The record evidence established that USAA's dialing systems worked as follows: (1) "Telephone numbers of all [USAA] members are stored in the Aspect Advanced List Management ('ALM')"; (2) "Each day, [a USAA] representative identifies accounts he or she wishes to call the next day based on different criteria, such as 'account is overlimit, the period of delinquency, [or] the amount of debt'"; (3) "ALM creates a list of telephone numbers for members matching those criteria"; (4) "The numbers are then transferred to Aspect UIP or Aspect AIC"; (5) "Numbers are dialed from those pre-created lists"; (6) "If the Aspect UIP system is used, the Aspect UIP system dials the numbers" and "[i]f a person answers, the call is connected to a live representative"; and (7) "If the Aspect AIC system is used, the [USAA] representative initiates the call to a specific number on the list." Based on this evidence, the district court concluded that neither of USAA's dialing systems "store[s] or produce[s] telephone numbers using a random or sequential number generator," and therefore they did not qualify as an ATDS. Thus, there was no TCPA violation.

The plaintiff in Timms argued that Aspect UIP qualified as an ATDS because it "dials numbers automatically without the assistance of an agent," but the district court rejected that argument, stating that, "[a]s we learned from Duguid, the automatic dialing capability alone is not enough to qualify a system as an ATDS." Instead, the court explained, the system "must store numbers using a random or sequential number generator or produce numbers using a random or sequential number generator to qualify as an ATDS." The plaintiff also argued that Aspect UIP was an ATDS because it had a "predictive mode" in which "calls are made using an algorithm that predicts when an agent will be available to take the call." The district court rejected that argument too, holding that the fact that a system "can automatically dial numbers on a preset list based on the number of agents available is not evidence that [it] stores or produces telephone numbers using a random or sequential number generator."

Finally, the plaintiff, relying on a footnote in the Duguid opinion, argued that "even though the Aspect UIP was using a stored list of numbers that were not randomly generated, it can still qualify as an ATDS if it 'use[d] a random number generator to determine the order in which to pick phone numbers from a preproduced list.'" The court rejected this argument for several reasons: (1) there was no evidence that Aspect UIP "operates in that manner"; (2) the plaintiff repeatedly took the position in her briefs that USAA's ALM generated numbers to be called "in sequential order," meaning Aspect UIP was not using a random number generator; and (3) the plaintiff's reliance on the Duguid footnote was out of context and irrelevant because that footnote was specifically addressing dialing equipment from 1988 far different from USAA's.
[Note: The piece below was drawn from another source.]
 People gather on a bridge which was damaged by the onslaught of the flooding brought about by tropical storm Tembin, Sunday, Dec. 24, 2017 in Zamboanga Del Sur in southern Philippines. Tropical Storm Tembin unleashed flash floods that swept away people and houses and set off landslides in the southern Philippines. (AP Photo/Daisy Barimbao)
While the Timms decision had to await a fully developed record at summary judgment (and is thus not a silver bullet at the pleading stage), the court's well-reasoned decision is a positive development for businesses nationwide, particularly those operating in the Fourth Circuit. As more cases like Timms are handed down post-Duguid, we may see a gradual chipping away at the number of abusive TCPA lawsuits filed against businesses across the country.